从请求到达到返回第一个 token 的时间

TPOT

Time Per Output Token

每生成一个 token 的平均时间

E2E

End-to-End Latency

完整请求的总延迟

1.2 Prefill 延迟（Compute-bound 近似）

Prefill 阶段需要对整个输入序列做一次完整的 Transformer 前向传播。FLOPs 与输入长度 $T_{\text{in}}$ 成正比：

\text{FLOPs}_{\text{prefill}} \approx 2 \times N \times T_{\text{in}}

其中 $N$ 为模型参数量。
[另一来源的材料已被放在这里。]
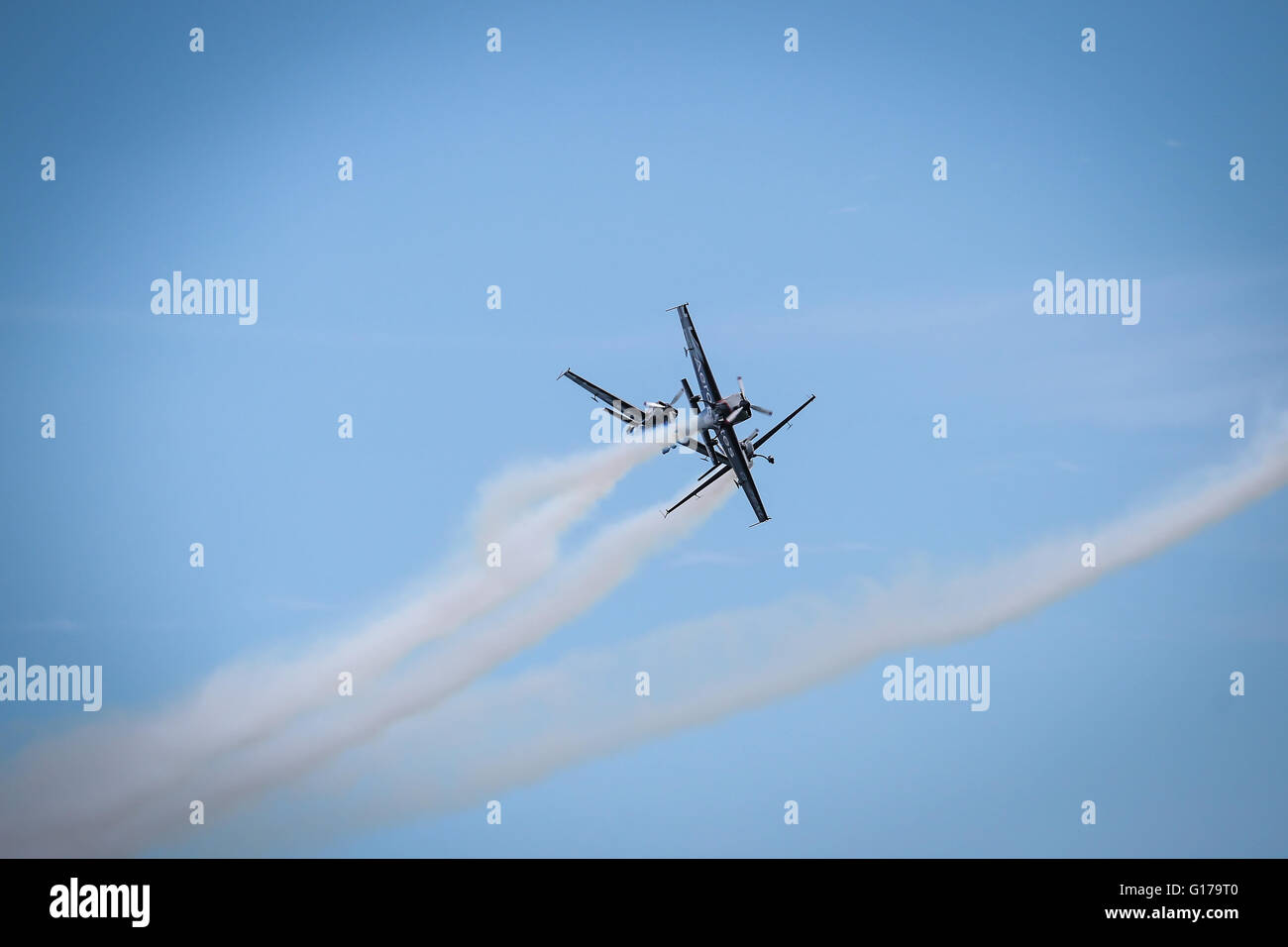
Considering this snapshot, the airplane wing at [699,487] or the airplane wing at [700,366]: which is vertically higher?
the airplane wing at [700,366]

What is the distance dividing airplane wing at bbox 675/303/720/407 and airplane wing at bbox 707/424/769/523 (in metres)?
1.43

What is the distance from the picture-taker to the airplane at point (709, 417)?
67125 millimetres

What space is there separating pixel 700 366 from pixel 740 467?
540cm

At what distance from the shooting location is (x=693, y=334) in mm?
67812

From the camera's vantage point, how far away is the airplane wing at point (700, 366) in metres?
67.6

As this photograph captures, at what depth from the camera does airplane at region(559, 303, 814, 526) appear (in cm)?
6712

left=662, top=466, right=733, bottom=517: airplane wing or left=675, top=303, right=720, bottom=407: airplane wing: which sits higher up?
left=675, top=303, right=720, bottom=407: airplane wing

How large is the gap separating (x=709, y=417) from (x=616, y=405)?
203 inches

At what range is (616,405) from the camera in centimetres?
7106
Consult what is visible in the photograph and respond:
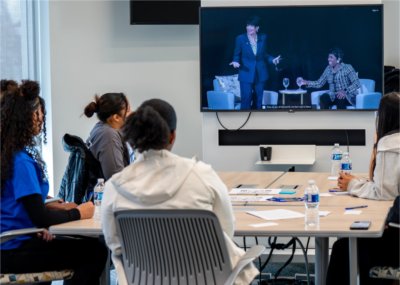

则：

T_{\text{prefill}} = \frac{\text{FLOPs}_{\text{prefill}}}{\text{GPU Peak FLOPS} \times \text{MFU}}

代入示例（7B 模型，$T_{\text{in}} = 4096$，A100 312 TFLOPS BF16，MFU $= 50%$）：

T_{\text{prefill}} = \frac{2 \times 7 \times 10^9 \times 4096}{312 \times 10^{12} \times 0.5} = \frac{5.73 \times 10^{13}}{1.56 \times 10^{14}} \approx 0.37 \text{ s}

1.3 Decode 延迟（Memory-bound 近似）

Decode 阶段每步仅处理 1 个 token，但需要加载模型全部权重和 KV Cache。算术强度极低（$\text{AI} \approx B$），远低于 GPU 的 Roofline 拐点。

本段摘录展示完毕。